AIM:
Copy the records word for word, from the line containing "In the photo" up to and including the line containing "Out of the items", and nothing else.

AVAILABLE DATA:
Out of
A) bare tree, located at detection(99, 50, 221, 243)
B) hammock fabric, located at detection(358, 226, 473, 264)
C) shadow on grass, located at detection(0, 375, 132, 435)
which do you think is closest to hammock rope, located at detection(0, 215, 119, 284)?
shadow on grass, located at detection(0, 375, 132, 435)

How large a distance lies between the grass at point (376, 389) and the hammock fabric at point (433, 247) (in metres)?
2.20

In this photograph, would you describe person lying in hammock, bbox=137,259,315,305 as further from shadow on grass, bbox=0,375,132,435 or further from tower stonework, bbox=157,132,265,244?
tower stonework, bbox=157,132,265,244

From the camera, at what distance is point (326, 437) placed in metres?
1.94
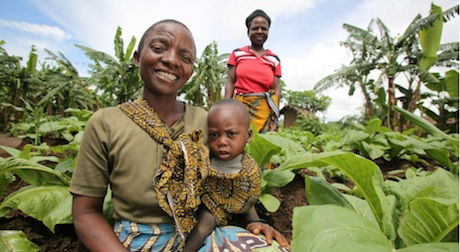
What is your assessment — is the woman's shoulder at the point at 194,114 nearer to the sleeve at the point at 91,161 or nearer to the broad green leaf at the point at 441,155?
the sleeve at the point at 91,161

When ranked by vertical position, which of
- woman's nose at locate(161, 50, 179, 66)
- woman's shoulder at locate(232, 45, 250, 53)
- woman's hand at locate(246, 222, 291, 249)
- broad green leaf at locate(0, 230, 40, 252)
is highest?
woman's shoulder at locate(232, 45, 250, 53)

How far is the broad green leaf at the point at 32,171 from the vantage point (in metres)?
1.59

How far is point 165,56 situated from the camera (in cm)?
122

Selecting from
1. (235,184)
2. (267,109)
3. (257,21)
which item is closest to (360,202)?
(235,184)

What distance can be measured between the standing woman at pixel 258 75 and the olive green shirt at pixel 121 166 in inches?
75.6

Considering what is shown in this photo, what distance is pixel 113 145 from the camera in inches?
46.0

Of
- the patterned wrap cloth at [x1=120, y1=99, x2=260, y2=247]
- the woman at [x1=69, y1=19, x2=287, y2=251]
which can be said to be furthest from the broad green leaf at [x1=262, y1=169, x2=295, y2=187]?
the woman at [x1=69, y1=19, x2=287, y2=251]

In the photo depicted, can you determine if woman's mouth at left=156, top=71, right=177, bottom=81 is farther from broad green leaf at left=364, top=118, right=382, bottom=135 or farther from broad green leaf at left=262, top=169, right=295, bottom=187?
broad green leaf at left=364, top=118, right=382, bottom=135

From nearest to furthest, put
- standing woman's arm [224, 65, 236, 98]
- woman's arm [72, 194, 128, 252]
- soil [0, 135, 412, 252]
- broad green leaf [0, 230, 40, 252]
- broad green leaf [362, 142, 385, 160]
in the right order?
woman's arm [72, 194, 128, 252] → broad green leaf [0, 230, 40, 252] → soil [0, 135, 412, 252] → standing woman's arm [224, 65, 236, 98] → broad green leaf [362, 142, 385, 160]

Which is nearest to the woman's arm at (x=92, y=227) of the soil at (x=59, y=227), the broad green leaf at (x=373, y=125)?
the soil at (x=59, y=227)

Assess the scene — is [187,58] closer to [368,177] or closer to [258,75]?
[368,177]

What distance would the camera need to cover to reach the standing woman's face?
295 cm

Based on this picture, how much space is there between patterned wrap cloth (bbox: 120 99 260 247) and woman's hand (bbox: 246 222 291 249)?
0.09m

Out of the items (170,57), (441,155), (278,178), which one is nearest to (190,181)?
...
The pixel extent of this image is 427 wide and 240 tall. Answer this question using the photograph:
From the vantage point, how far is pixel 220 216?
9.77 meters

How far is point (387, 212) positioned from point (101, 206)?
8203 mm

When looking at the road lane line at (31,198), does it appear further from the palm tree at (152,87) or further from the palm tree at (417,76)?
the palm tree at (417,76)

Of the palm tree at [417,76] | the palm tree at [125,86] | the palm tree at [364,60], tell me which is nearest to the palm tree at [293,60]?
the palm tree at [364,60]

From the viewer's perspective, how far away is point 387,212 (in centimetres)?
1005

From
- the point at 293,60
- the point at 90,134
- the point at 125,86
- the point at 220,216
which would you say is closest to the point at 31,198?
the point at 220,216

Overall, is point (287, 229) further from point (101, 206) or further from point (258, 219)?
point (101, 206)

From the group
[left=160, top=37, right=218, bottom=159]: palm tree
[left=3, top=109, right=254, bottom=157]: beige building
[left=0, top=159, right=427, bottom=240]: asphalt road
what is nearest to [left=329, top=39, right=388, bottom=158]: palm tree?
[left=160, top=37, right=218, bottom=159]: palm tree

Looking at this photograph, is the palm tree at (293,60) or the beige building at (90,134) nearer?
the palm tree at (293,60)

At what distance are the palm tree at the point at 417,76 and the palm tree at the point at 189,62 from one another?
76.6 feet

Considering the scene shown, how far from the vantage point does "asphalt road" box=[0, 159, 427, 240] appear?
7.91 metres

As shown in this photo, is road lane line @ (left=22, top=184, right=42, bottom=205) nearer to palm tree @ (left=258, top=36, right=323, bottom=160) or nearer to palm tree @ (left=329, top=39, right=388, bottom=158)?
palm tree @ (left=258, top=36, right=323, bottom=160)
--
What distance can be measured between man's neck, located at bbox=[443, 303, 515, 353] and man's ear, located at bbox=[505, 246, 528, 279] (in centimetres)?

EXERCISE ANSWER:
In the photo depicted, can you determine if woman's mouth at left=156, top=71, right=177, bottom=81 is farther from broad green leaf at left=364, top=118, right=382, bottom=135 or farther from broad green leaf at left=262, top=169, right=295, bottom=187?
broad green leaf at left=364, top=118, right=382, bottom=135

From nearest to furthest, put
- standing woman's arm [224, 65, 236, 98]
- woman's arm [72, 194, 128, 252]
- soil [0, 135, 412, 252]
- broad green leaf [0, 230, 40, 252]
- broad green leaf [362, 142, 385, 160]
in the right order?
woman's arm [72, 194, 128, 252] → broad green leaf [0, 230, 40, 252] → soil [0, 135, 412, 252] → standing woman's arm [224, 65, 236, 98] → broad green leaf [362, 142, 385, 160]

Which is nearest to the woman's arm at (x=92, y=227) of the soil at (x=59, y=227), the broad green leaf at (x=373, y=125)?
the soil at (x=59, y=227)

Assess the scene — is [187,58] closer to [368,177] or closer to [258,75]?
[368,177]

What distance would the camera need to cover to reach the standing woman's face?
295 cm

Based on this picture, how much space is there between patterned wrap cloth (bbox: 120 99 260 247) and woman's hand (bbox: 246 222 291 249)?
0.09m

Out of the items (170,57), (441,155), (278,178), which one is nearest to (190,181)?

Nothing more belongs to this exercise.